Reading passage:
BEGIN
Between them, AMP, ANZ, CBA, NAB and Westpac will pay customers of their advice licensees or their superannuation funds compensation totalling $850 million, or more, for taking money as payment for services that were not provided. Each of those entities will pay its own amount of compensation, and none of them is responsible for what the others did. It is neither right nor useful to seek to impose collective responsibility. But, in judging the adequacy of the responses made by the entities and by the regulators, it is necessary to recognise that the conduct ran through the whole industry.
Until this Commission was established, ASIC and the relevant entities approached the fees for no service conduct as if it called, at most, for the entity to repay what it had taken, together with some compensation for the client not having had the use of the money. That is, the conduct was treated as if it was no more than a series of inadvertent slips brought about by some want of care in record keeping.
It is necessary to keep steadily in mind that entities took money (a lot of money) from their customers for nothing. The conduct was so widespread that seeing it as no more than careless must be challenged.
It is necessary to go behind the global characterisation of the conduct as charging ‘fees for no service’. The description is accurate but it is incomplete. In many cases, the advice licensee knew that the client would not receive any services in exchange for the ongoing fee. And there were cases where ongoing fees were charged when there could have been no possibility of providing the services for which the fees were charged.
The first kind of case, where the advice licensee knew that the client would not receive the relevant services includes, but would not be limited to, cases where the advice licensee’s records showed no adviser (or advice group) assigned to the client. It may also include cases where the advice licensee knew that the ‘linked’ adviser had so many clients that he or she could not possibly have provided ongoing advice to all, but it is more convenient to leave this kind of case aside at this point.
END
Objective 1:
Swap "wooden board" for "stone wall" throughout the entries and write them out again with everything else unchanged. Leave out the pictures.
The passage on fees for no service and the entries that come after it are unrelated.

Input for this task:
BEGIN
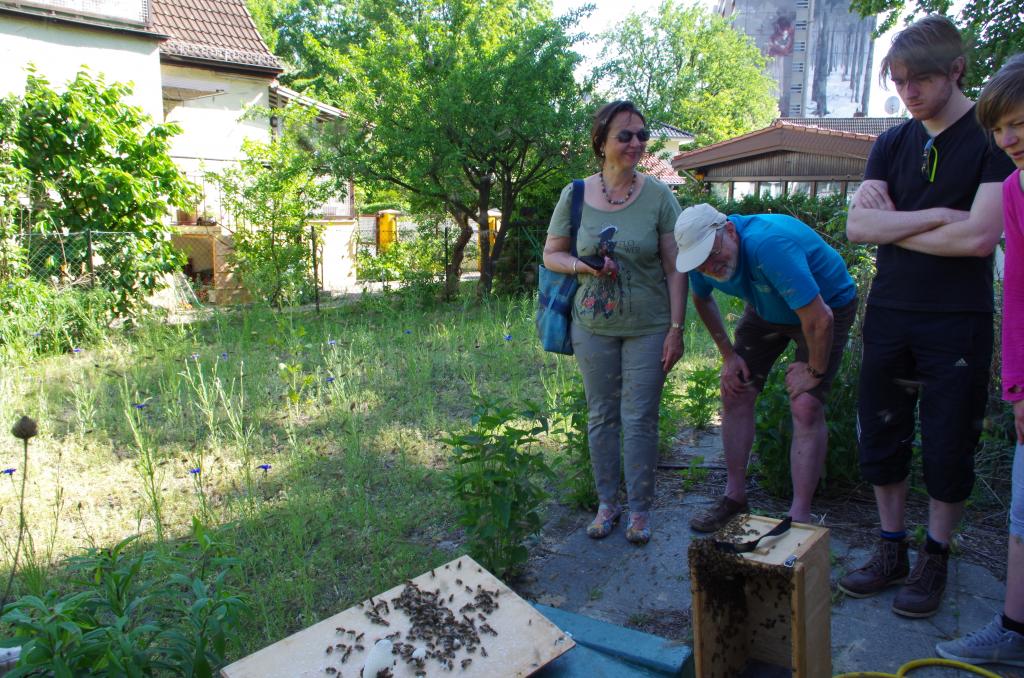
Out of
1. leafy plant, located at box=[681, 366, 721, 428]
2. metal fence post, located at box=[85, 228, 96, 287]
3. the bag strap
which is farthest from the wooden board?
metal fence post, located at box=[85, 228, 96, 287]

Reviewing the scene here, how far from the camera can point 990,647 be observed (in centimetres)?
END
Objective 2:
According to the passage on fees for no service, what total compensation will AMP, ANZ, CBA, NAB and Westpac pay their customers?

Correct result 1:
Out of
1. leafy plant, located at box=[681, 366, 721, 428]
2. metal fence post, located at box=[85, 228, 96, 287]
3. the bag strap
which is farthest from the stone wall?
metal fence post, located at box=[85, 228, 96, 287]

Reviewing the scene here, how far from the camera can point 990,647 be observed (in centimetres)?

Correct result 2:
$850 million or more.